In my first game, where I thought pop was important, I built up pop massively everywhere. Morale was a serious problem and my government never won elections, but I had tons of cash. Since I was just buying things everywhere with my massive cash, I had my mil/soc production sliders at 0 basically and was teching fast. Sales of the tech to neighbors were insuring goodwill and even more money.
Of course, that was all at a beginner difficult level. Not sure I can pull it off with more aggressive neighbors. I'll try it tonite and see how it goes.
MikeJ
03-01-2006, 09:54 AM
If you have a planet that makes 100 prod but is idle (being an industry planet, it finished it's social infrastructure fast) and another planet that makes 10 prod and is building labs then you are spending 110 bc to get 10 production. The "high production" planet causes a premium to be placed on all "low production" planets in the empire.
One way to stem the pain of this a bit is to focus the high production planet on military and build something useful. These planets have a high social production, so it does make a significant difference when you divert some of that to ship building. The diverted social production is less efficient, and you don't divert all of it, but it's better than pissing it away.

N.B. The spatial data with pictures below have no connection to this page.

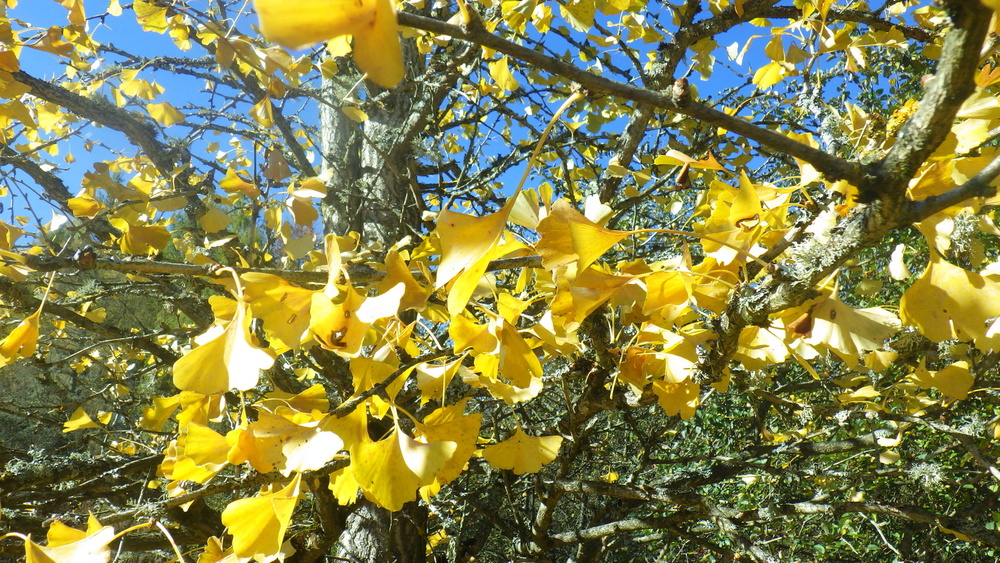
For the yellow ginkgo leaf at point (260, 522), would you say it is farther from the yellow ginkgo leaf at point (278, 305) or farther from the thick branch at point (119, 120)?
the thick branch at point (119, 120)

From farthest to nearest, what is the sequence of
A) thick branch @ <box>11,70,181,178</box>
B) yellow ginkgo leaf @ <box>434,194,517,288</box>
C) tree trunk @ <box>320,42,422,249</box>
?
tree trunk @ <box>320,42,422,249</box> → thick branch @ <box>11,70,181,178</box> → yellow ginkgo leaf @ <box>434,194,517,288</box>

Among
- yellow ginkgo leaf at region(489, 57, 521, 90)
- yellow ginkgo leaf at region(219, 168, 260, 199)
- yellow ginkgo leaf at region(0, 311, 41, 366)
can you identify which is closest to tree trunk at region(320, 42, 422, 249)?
yellow ginkgo leaf at region(219, 168, 260, 199)

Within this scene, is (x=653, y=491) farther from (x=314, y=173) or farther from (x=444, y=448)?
(x=314, y=173)

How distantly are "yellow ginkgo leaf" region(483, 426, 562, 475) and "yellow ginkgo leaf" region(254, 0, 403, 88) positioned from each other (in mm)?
658

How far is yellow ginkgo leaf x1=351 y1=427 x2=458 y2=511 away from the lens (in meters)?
0.56

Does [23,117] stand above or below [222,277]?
above

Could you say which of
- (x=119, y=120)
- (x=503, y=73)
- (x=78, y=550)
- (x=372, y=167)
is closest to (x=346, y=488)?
(x=78, y=550)

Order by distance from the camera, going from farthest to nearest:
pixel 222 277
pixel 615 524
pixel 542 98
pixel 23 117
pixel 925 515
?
pixel 542 98 → pixel 615 524 → pixel 23 117 → pixel 925 515 → pixel 222 277

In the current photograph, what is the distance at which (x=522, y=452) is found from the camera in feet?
2.80

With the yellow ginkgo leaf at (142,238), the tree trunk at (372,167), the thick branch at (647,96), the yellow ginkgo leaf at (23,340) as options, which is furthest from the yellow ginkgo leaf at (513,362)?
the tree trunk at (372,167)

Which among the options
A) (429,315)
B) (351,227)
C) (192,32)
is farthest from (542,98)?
(429,315)

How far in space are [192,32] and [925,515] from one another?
2291 millimetres

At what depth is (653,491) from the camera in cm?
144

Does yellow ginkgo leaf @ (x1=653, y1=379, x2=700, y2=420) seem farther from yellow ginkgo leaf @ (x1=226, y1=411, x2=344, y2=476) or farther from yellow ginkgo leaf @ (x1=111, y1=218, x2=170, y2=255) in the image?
yellow ginkgo leaf @ (x1=111, y1=218, x2=170, y2=255)
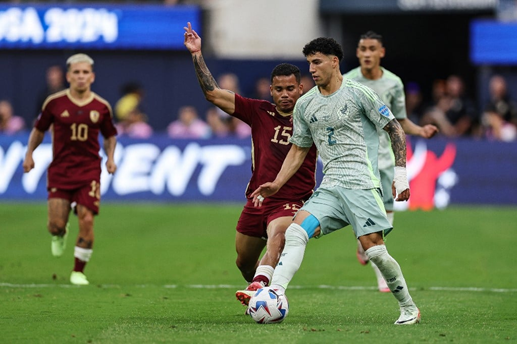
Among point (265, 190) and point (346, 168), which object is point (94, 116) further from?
point (346, 168)

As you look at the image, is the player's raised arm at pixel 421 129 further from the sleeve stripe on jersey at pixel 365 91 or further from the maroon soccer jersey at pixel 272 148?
the sleeve stripe on jersey at pixel 365 91

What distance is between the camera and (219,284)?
12.4 metres

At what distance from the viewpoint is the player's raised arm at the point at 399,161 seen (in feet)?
28.1

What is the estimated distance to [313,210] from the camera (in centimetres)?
881

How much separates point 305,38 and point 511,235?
12.2 m

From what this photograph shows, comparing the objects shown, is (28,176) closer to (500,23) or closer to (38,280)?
(38,280)

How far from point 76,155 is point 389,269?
4.95 metres

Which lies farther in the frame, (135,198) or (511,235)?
(135,198)

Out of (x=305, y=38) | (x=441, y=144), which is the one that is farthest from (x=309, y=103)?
(x=305, y=38)

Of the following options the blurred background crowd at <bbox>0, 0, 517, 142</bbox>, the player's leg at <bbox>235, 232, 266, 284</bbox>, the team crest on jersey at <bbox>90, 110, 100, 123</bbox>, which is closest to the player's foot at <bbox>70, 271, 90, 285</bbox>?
the team crest on jersey at <bbox>90, 110, 100, 123</bbox>

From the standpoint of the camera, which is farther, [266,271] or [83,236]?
[83,236]

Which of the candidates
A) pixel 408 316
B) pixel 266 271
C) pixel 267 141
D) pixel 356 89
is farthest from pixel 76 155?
pixel 408 316

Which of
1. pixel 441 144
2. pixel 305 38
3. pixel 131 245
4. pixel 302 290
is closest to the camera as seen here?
pixel 302 290

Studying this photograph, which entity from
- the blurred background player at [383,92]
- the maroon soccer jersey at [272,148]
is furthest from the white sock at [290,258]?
the blurred background player at [383,92]
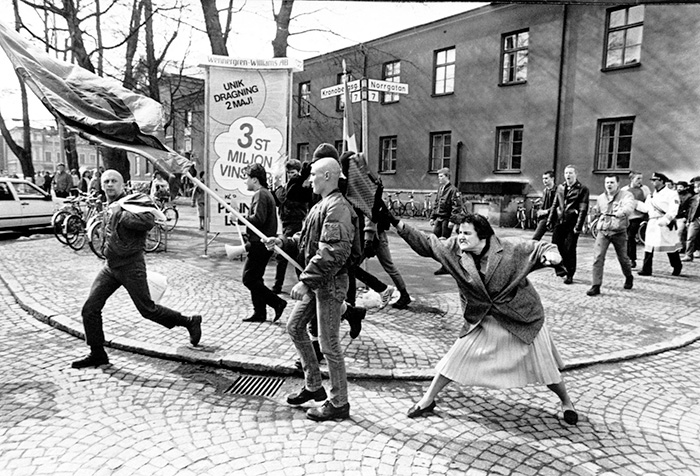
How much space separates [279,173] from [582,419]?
6990 mm

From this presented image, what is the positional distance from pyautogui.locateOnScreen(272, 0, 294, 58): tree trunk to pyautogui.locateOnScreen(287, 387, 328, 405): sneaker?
40.1ft

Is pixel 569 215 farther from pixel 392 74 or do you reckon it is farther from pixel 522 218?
pixel 392 74

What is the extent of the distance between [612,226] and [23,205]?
48.6ft

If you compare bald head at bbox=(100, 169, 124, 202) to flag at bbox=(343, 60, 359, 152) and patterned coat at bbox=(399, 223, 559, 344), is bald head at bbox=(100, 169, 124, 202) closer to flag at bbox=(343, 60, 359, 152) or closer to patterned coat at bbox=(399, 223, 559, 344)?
patterned coat at bbox=(399, 223, 559, 344)

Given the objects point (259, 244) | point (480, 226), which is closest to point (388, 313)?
point (259, 244)

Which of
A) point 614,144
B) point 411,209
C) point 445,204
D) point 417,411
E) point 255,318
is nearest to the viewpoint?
point 417,411

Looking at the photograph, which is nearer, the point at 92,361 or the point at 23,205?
the point at 92,361

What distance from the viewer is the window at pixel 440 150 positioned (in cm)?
→ 2325

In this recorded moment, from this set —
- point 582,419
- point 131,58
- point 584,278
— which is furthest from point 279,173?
point 131,58

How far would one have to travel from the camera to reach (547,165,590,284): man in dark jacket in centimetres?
864

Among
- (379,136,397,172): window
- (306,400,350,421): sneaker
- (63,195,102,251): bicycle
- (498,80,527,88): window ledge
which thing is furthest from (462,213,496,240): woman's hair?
(379,136,397,172): window

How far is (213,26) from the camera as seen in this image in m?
13.1

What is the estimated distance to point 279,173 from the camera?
9.65 metres

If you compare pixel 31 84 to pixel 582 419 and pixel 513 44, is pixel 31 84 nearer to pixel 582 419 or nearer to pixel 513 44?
pixel 582 419
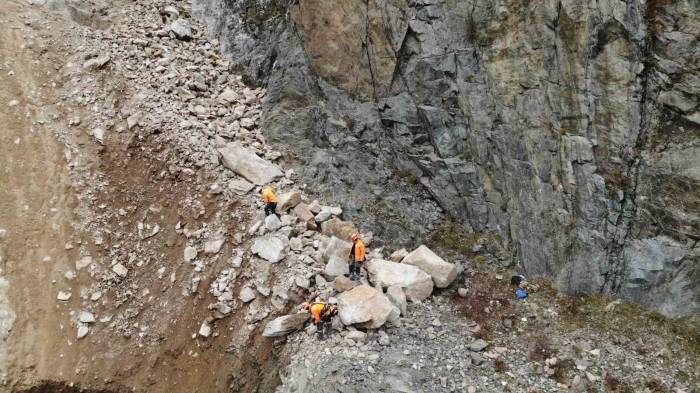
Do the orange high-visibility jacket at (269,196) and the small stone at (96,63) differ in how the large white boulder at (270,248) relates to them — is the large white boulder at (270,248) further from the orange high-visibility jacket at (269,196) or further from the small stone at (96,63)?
the small stone at (96,63)

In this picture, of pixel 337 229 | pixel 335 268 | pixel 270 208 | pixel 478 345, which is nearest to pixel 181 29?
pixel 270 208

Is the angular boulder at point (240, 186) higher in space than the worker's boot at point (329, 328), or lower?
higher

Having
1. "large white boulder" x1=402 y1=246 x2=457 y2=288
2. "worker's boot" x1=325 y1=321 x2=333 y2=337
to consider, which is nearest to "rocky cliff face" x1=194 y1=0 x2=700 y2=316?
"large white boulder" x1=402 y1=246 x2=457 y2=288

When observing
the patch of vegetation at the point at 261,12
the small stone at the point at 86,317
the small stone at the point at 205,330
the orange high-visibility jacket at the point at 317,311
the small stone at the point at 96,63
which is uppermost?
the patch of vegetation at the point at 261,12

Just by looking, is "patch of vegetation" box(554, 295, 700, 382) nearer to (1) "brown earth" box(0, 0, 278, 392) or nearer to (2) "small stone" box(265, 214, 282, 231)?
(1) "brown earth" box(0, 0, 278, 392)

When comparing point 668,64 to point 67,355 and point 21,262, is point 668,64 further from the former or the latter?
point 21,262

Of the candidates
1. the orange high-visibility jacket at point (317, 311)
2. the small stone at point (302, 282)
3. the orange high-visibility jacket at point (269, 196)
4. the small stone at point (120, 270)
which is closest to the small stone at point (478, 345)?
the orange high-visibility jacket at point (317, 311)

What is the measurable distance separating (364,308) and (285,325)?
2096mm

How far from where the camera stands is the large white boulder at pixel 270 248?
45.8 ft

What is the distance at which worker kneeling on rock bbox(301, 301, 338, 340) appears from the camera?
12.1 meters

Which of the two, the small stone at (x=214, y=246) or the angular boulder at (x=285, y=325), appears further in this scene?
the small stone at (x=214, y=246)

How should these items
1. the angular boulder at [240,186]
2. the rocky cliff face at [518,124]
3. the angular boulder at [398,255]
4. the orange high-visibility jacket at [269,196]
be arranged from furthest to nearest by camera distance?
1. the angular boulder at [240,186]
2. the orange high-visibility jacket at [269,196]
3. the angular boulder at [398,255]
4. the rocky cliff face at [518,124]

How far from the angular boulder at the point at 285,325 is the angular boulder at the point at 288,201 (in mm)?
3739

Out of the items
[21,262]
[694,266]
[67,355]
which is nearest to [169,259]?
[67,355]
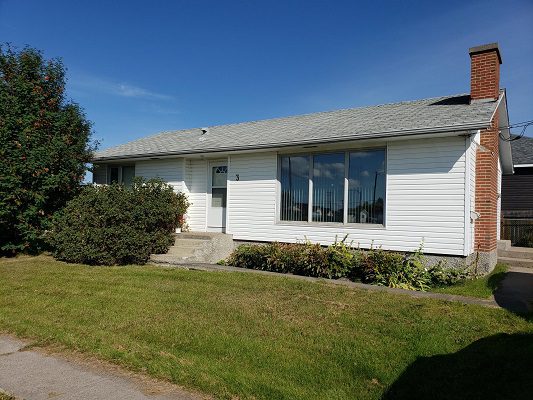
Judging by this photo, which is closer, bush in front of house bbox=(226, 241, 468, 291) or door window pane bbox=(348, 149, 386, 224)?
bush in front of house bbox=(226, 241, 468, 291)

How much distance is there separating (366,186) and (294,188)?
2149 millimetres

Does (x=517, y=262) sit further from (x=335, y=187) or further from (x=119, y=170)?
(x=119, y=170)

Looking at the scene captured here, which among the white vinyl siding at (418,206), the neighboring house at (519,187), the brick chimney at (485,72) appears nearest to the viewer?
the white vinyl siding at (418,206)

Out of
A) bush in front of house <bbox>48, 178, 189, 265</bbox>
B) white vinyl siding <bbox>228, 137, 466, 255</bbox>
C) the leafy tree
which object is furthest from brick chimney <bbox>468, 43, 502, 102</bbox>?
the leafy tree

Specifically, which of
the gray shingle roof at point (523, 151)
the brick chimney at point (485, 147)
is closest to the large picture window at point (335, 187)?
the brick chimney at point (485, 147)

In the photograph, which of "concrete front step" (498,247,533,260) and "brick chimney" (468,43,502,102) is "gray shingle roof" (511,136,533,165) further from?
"brick chimney" (468,43,502,102)

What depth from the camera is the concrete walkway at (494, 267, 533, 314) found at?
6.68 metres

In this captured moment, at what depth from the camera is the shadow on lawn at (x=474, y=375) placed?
374 centimetres

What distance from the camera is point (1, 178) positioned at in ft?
36.9

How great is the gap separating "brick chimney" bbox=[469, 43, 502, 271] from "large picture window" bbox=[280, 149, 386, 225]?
2219mm

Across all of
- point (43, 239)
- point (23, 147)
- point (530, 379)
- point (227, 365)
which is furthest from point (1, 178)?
point (530, 379)

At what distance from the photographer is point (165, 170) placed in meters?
14.5

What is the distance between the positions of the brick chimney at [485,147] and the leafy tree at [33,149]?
11240 millimetres

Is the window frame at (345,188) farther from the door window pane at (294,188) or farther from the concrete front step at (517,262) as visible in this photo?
the concrete front step at (517,262)
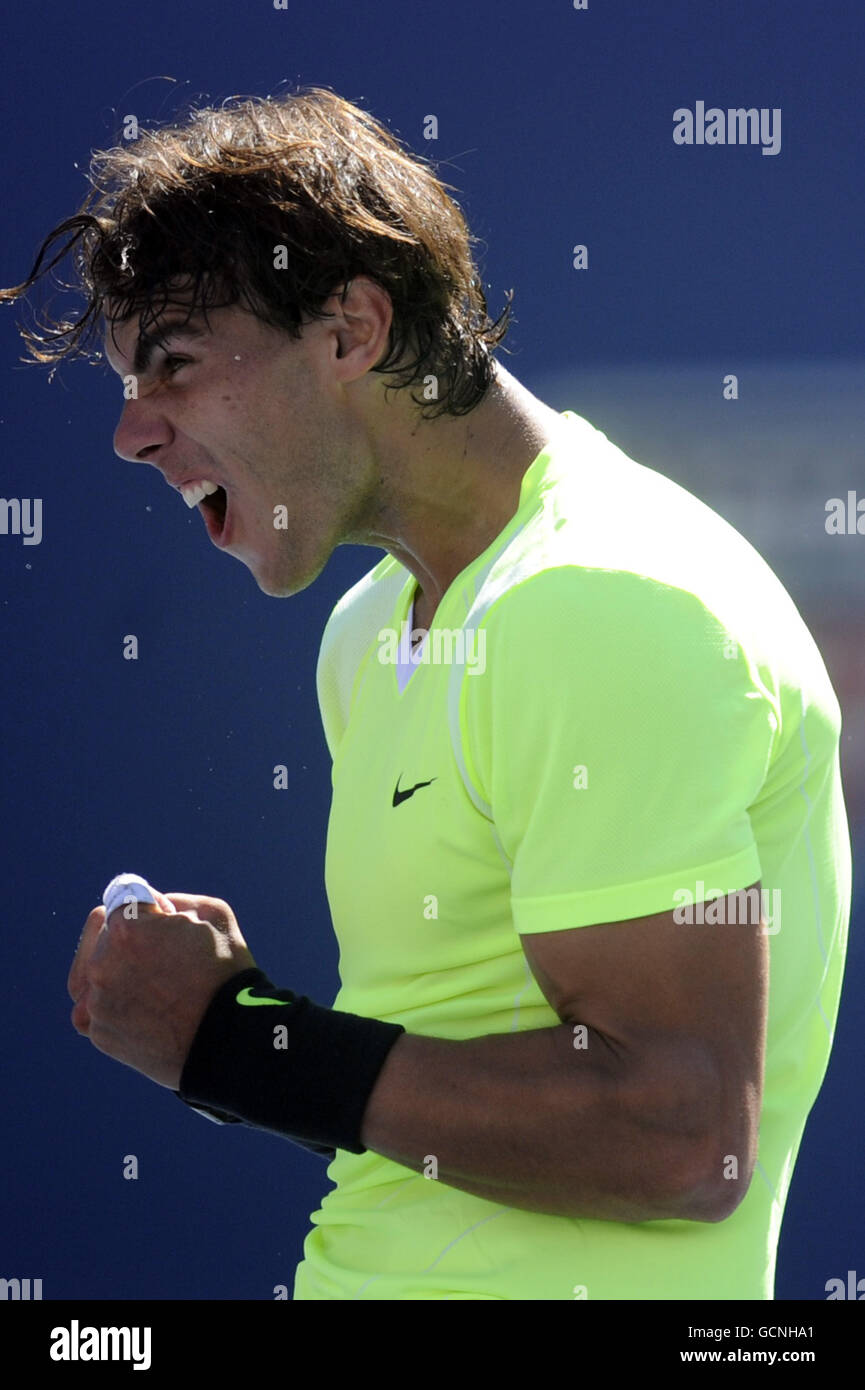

Another thing is to build wonders and trade goods. Many are useful.
The trouble I've been noticing is that sometimes my manufacturing capital is just too good. I mean, it's handy to build a huge ship in 3 or 4 turns, but it means you can't efficiently use that planet for building constructors and smaller ships.
Probably the best situation is to have your manufacturing capital not have TOO many factories. That way you aren't blowing so much on social and you have room for some specials.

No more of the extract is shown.